Items from a data source:
#####

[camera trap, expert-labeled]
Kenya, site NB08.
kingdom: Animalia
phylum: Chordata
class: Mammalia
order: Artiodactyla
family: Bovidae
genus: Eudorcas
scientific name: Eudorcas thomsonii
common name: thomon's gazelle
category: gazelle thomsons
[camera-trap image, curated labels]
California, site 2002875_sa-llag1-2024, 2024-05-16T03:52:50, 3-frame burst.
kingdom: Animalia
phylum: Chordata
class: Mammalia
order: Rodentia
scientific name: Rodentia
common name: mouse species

#####

* [WHAT YOU HAVE TO DO]
What is needed is an exact copy of all the entries.

* [RESULT BELOW]
[camera trap, expert-labeled]
Kenya, site NB08.
kingdom: Animalia
phylum: Chordata
class: Mammalia
order: Artiodactyla
family: Bovidae
genus: Eudorcas
scientific name: Eudorcas thomsonii
common name: thomon's gazelle
category: gazelle thomsons
[camera-trap image, curated labels]
California, site 2002875_sa-llag1-2024, 2024-05-16T03:52:50, 3-frame burst.
kingdom: Animalia
phylum: Chordata
class: Mammalia
order: Rodentia
scientific name: Rodentia
common name: mouse species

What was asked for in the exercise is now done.